Sob stories from the campus visit are a time-honored institution in academe, with lively recaps occupying Wiki real estate for the past decade.
Usually, and for good reason, the writers are anonymous, and while that affords them a “safe” space to vent, their stories run the risk of being discounted as hyperbolic or even fabricated. Putting my real name on the following humiliating and true account may not do much in the long run to alter how campus visits are conducted. But I hope it will get a small conversation going about something we often forget about when we’re on the job market: those fresh-faced young people who sit in the chairs and stare at us in the classrooms. What are they called again?
Most campus visits include a teaching demonstration. After all, even the snootiest prioritizer of research (pronounced with the em-phas-is on the second syl-lab-le) will have to come into contact with undergraduates at some point. Although it diminishes my research cred, I adore working with students (there’s the word I was looking for) and helping them push themselves to succeed. And until a recent campus visit, I was deluded enough by five years of adulatory evaluations to think I was good at it.
Well, we all know what overconfidence goeth before, and I fell hard. That fateful day, I tottered into a second-year German class at the university at which I was a finalist, overplanned lesson in hand. Let’s just say there were magic markers and construction paper involved.
However, unbeknownst to me (but, in the words of the great Mel Brooks, knownst to the students), this class had a small essay due the same day. Thus, they had not even looked in the general direction of their regular homework, upon which I had based the entirety of the lesson. (I should mention that I’m spoiled: In my own classes, homework is worth a large portion of students’ grades, so they always complete it. Also, making an essay due on a day when class meets is amateur hour! Uploaded on a Saturday, people. Saturday.)

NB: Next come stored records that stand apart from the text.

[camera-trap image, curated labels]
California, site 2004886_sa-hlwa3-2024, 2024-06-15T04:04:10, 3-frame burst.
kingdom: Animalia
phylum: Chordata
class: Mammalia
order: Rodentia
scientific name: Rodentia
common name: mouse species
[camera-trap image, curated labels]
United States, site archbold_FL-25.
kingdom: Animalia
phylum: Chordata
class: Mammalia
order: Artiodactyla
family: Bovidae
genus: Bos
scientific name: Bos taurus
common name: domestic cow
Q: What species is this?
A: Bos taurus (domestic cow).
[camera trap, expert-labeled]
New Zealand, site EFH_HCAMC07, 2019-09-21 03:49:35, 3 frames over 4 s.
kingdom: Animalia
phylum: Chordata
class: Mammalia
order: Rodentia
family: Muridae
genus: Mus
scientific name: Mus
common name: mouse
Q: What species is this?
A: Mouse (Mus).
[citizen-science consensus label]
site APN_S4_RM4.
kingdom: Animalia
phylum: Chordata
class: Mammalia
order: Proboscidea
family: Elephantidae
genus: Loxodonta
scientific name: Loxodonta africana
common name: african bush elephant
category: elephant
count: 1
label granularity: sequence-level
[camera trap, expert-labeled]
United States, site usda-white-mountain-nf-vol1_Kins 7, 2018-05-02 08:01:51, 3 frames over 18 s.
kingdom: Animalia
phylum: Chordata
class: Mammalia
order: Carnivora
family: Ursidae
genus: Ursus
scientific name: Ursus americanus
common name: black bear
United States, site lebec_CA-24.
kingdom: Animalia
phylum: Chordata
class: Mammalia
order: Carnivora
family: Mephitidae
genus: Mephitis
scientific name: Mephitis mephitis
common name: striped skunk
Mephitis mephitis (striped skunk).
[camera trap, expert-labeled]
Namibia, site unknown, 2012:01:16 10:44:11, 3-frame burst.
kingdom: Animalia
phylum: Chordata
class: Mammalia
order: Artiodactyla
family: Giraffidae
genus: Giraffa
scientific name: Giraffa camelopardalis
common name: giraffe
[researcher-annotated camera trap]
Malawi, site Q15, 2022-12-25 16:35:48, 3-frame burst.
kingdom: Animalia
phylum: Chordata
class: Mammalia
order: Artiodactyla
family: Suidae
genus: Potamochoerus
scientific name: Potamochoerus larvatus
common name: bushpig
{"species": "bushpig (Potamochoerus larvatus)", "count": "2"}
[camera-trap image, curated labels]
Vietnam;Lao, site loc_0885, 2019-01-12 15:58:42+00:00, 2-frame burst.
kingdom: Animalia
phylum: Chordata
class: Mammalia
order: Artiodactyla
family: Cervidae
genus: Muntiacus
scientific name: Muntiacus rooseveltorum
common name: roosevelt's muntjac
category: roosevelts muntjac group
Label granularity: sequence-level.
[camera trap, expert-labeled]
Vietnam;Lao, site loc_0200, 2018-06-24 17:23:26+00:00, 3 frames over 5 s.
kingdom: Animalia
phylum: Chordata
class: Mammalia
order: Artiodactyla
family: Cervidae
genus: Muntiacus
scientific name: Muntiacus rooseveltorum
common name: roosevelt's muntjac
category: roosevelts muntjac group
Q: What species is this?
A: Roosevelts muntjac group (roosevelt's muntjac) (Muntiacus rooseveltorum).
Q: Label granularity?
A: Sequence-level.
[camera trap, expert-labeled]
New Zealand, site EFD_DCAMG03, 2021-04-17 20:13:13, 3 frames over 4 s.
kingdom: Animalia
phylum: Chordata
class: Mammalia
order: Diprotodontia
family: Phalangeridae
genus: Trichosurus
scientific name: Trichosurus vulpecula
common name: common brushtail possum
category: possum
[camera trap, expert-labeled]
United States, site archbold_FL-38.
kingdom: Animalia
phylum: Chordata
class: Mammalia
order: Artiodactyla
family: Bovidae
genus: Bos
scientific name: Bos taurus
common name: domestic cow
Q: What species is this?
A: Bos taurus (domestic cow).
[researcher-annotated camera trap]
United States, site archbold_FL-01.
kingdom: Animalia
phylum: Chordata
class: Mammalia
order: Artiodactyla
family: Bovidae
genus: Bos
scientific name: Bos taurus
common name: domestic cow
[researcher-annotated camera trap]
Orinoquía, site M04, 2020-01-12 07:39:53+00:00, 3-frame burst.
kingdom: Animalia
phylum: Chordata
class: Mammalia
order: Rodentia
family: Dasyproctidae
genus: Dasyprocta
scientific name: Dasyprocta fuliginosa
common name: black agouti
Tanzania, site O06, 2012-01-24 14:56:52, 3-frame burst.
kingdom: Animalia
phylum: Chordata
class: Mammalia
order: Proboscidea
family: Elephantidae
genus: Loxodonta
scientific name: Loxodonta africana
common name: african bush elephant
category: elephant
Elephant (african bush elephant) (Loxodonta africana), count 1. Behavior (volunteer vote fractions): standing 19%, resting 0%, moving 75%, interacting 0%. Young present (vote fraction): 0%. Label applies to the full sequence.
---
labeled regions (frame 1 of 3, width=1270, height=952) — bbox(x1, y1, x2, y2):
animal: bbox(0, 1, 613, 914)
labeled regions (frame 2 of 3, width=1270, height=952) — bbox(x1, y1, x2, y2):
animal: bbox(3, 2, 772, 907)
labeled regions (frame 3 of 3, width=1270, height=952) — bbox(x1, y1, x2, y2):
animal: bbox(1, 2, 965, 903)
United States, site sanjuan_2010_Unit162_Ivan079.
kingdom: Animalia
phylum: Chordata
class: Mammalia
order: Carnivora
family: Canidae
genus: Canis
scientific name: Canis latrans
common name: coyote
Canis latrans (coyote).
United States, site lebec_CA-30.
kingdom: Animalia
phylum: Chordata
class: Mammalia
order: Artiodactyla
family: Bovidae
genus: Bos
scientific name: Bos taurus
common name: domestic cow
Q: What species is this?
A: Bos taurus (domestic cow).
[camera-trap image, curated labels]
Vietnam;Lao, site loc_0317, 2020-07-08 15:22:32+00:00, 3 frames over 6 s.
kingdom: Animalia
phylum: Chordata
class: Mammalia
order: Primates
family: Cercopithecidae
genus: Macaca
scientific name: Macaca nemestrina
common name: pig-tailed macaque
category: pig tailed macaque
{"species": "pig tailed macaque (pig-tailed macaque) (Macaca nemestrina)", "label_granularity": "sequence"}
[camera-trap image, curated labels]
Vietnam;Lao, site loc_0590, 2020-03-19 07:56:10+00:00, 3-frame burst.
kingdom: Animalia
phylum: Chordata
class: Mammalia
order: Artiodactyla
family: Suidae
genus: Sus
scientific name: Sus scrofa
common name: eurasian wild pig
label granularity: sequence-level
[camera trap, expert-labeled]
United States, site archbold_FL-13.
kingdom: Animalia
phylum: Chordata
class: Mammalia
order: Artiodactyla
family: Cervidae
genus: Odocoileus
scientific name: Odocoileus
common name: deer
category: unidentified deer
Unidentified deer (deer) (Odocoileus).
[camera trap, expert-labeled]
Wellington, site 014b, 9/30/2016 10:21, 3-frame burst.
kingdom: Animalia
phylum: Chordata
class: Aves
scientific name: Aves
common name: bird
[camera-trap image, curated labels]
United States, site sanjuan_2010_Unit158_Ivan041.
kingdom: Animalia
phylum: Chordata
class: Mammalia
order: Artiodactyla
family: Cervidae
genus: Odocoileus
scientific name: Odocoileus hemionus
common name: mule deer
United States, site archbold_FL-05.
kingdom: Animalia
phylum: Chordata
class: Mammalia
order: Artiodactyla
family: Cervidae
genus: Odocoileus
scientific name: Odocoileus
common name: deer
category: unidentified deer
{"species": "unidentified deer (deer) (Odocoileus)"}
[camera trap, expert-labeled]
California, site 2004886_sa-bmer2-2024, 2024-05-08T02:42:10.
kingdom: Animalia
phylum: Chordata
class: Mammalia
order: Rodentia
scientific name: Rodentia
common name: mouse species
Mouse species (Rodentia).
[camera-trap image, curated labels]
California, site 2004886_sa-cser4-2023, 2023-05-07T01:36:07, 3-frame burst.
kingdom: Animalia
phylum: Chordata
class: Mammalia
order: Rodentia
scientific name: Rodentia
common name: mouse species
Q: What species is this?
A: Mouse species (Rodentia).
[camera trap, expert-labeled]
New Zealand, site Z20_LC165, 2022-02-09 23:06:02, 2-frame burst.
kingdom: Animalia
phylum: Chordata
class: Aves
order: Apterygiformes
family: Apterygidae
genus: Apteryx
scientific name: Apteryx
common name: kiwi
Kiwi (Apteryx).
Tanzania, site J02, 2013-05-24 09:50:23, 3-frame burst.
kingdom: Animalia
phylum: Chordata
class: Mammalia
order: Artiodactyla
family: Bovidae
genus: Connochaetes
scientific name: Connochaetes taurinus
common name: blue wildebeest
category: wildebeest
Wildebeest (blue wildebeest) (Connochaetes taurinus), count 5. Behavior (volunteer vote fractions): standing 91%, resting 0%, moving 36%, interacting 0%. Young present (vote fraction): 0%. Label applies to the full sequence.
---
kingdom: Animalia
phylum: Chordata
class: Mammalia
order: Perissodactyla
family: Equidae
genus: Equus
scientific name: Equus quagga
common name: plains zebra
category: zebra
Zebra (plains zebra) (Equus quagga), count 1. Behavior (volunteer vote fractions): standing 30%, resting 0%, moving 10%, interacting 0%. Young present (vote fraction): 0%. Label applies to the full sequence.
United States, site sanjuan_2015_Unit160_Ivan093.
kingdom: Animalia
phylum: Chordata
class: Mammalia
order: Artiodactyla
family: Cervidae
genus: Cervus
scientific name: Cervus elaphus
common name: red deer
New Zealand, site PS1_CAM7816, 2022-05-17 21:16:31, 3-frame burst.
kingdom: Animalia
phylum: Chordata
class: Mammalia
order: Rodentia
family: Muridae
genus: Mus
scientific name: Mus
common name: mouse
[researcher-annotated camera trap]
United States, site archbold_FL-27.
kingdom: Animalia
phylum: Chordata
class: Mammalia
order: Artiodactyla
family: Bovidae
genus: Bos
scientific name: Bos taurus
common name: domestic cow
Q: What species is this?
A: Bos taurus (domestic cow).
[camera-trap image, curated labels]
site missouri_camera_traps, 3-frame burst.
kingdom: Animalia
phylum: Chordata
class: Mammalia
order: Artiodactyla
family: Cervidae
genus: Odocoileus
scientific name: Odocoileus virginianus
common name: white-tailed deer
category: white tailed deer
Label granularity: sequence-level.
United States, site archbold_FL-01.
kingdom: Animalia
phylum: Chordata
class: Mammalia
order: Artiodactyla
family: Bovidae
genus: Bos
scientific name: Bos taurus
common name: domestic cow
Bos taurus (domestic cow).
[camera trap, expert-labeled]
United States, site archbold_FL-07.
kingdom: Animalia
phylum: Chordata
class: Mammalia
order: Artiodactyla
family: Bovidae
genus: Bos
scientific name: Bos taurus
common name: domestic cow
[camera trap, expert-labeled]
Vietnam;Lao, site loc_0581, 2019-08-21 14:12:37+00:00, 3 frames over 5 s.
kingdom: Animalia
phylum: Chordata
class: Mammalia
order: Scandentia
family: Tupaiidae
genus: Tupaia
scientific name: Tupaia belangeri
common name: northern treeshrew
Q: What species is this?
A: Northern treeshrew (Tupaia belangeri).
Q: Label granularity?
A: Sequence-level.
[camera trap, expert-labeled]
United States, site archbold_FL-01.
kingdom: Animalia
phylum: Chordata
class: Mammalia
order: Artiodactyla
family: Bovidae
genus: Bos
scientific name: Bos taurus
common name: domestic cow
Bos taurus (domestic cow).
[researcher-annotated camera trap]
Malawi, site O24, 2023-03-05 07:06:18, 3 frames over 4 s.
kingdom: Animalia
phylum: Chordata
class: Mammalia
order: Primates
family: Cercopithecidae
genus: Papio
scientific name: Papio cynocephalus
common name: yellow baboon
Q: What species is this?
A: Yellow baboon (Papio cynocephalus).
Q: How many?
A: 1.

Also unbeknownst to me, this group had no experience with “full immersion” language learning, in which the instructor speaks only in the language being taught, with the desired result that students’ brains adjust to the reality of not understanding 100 percent of what they hear.
So the first thing that happened was this:
I greeted the students coming in with a warm “GUTEN MORGEN!” and instructed them in clear, slow German to make nameplates so I could address them by name. I used dramatic body language, and pointed excitedly to the aforementioned magic markers and the nameplate I’d made for myself.
The students reacted by staring at me like I had 12 heads, and answering in English: “Where is our real ‘Frau’?” (I don’t have the space to even go into the sexist and patronizing “our Frau,” but it didn’t go unnoticed.) I answered, in even slower, body-languagier German, that I would be teaching their class today, to which they said, in English: “Is our real ‘Frau’ coming back?”
I’m a little bit slow, but at this point I realized: These students had not been notified that they would have a visiting instructor. Also: As you might guess, the full-immersion lesson I had planned—and cleared with my own department’s brilliant pedagogue as level-appropriate—turned out to be highly level-inappropriate for this group of students. My vague guess, as I stared out upon resistant Friday-morning faces (did I mention this was a Friday morning?), was that I had planned a lesson approximately six semesters too difficult for them.
I could not resort to code-switching—switching between two languages in a single conversation; in this case between German and English. Doing so would have been an immediate deal-breaker for most language-teaching jobs. When I managed to get through the entire lesson without vomiting or sobbing, I called the whole thing a great success, released the students into the code-switching arms of their “real Frau,” and limped through my job talk knowing my goose was cooked.
Now I’ll be the first to admit that the mark of a good educator is the ability to alter plans in the moment, and that is a lesson I’ve committed to heart. Should I encounter a similar situation, I will plan backup lessons for my teaching demo at three separate levels. I would heartily recommend this for anyone up for a teaching job in foreign languages.
But while job seekers can certainly take precautions to gird our loins against demo disasters, I would also like to see some discussion about how the process can be refined—not for the ease of poor schmucks like me, but for the benefit of the students. As traumatized as I was, they had basically been ambushed.
So what are some positive solutions that would be painless to implement next job-market season?
There are many, and most are not difficult: The course’s regular instructor can shuffle major-assignment deadlines around the job candidate’s demo, since most departments schedule campus visits a month or two in advance. The instructor can also tell the students they will have a visitor, and to give that visitor a warm welcome—because as much as the candidate is on trial for the committee, the university is auditioning as well. After getting stonewalled by that class, I was certainly scared of the possible tough road ahead had I actually gotten the job. (I didn’t.)
But the best solution of all is to reimagine the demo using a method already common at many liberal-arts colleges: Hold a fake class. Give students who are personally invested in the new hire (majors, usually) a chance to participate and make a difference in the search process, by arranging a small mock session for which they can volunteer (for extra credit, if the institutional culture requires it, and with either a very small homework assignment or none at all).
The only problem with that idea, of course, is that it fails to strike sufficient terror into job candidates, and also does not set us up for enough humiliation and degradation. Both of those seem very important on today’s job market—far more important than serving the best interests of those ... you know, those wide-eyed, disheveled, impressionable whatever-you-call-'ems in the chairs.